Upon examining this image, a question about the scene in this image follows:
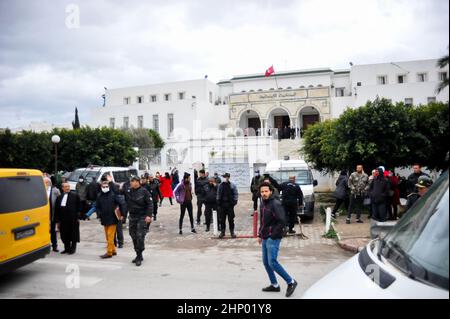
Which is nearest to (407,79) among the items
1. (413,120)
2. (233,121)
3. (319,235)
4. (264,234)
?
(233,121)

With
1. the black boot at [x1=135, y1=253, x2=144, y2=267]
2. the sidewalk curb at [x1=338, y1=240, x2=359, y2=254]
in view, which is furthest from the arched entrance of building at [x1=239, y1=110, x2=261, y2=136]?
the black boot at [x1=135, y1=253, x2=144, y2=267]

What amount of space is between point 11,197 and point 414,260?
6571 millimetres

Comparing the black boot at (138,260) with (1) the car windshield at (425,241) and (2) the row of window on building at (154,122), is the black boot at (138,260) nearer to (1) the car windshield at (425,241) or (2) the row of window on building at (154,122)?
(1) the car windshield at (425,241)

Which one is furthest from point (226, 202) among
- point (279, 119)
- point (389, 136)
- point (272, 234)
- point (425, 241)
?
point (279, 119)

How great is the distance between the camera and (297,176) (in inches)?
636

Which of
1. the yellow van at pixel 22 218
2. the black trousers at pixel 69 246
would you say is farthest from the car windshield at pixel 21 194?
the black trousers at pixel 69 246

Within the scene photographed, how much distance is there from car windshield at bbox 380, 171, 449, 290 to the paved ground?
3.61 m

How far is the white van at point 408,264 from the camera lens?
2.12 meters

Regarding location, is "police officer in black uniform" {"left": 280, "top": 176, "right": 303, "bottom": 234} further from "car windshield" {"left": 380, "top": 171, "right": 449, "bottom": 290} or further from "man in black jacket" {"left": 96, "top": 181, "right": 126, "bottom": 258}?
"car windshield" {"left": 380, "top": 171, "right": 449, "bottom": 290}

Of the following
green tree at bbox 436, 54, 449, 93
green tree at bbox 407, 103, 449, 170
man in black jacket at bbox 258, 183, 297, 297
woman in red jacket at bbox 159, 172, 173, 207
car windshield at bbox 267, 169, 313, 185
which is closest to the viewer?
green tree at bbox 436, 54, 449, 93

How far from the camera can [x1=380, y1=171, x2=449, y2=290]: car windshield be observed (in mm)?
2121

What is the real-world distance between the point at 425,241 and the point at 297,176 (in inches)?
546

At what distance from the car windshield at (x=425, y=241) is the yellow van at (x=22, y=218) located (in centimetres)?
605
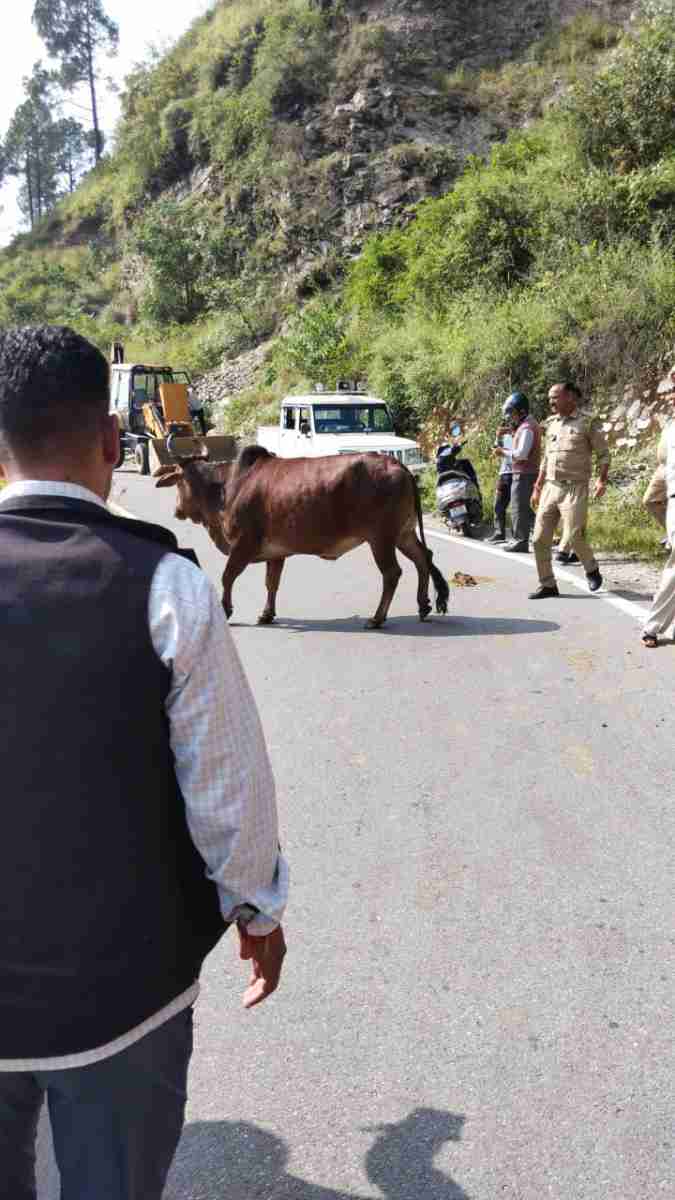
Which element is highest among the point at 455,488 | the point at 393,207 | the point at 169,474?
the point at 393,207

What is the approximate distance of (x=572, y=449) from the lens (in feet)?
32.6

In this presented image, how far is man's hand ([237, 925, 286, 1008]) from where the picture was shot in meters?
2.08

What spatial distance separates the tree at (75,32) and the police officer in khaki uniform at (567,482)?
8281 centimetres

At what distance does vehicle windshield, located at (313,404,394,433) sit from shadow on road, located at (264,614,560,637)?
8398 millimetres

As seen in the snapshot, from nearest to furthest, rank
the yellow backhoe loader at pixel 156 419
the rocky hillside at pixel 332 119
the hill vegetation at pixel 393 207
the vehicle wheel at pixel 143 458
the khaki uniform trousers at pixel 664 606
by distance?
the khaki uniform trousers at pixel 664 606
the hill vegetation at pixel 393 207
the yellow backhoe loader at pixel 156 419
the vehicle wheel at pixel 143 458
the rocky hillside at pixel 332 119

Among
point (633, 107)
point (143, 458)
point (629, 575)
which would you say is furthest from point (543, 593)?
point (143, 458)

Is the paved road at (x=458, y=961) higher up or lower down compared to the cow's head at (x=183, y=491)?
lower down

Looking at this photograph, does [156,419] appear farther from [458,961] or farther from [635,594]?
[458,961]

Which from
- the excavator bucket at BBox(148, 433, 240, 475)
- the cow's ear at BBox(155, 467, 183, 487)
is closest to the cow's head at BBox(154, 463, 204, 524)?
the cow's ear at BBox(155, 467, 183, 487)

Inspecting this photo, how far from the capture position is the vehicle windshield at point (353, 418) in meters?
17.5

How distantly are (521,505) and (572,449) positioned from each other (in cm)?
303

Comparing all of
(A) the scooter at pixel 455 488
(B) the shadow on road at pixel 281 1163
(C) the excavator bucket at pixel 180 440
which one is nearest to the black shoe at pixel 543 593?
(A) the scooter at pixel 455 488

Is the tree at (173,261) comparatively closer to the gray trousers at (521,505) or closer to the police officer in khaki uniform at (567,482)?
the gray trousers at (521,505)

### Exercise instructions:
Convert the material between the lines holding "What is the approximate" and "8398 millimetres", inclusive, to a two-column CSV with the headers input and output, giving each text its own row with the text under input and its answer under output. Enclose every field in quotation marks and replace any line breaks with spaces.

### Task response:
input,output
"What is the approximate distance of (x=572, y=449) from the lens (in feet)?","32.6"
"In this presented image, how far is man's hand ([237, 925, 286, 1008]) from where the picture was shot in meters?","2.08"
"What spatial distance separates the tree at (75,32) and the police officer in khaki uniform at (567,482)?","8281 centimetres"
"At what distance does vehicle windshield, located at (313,404,394,433) sit from shadow on road, located at (264,614,560,637)?","8398 millimetres"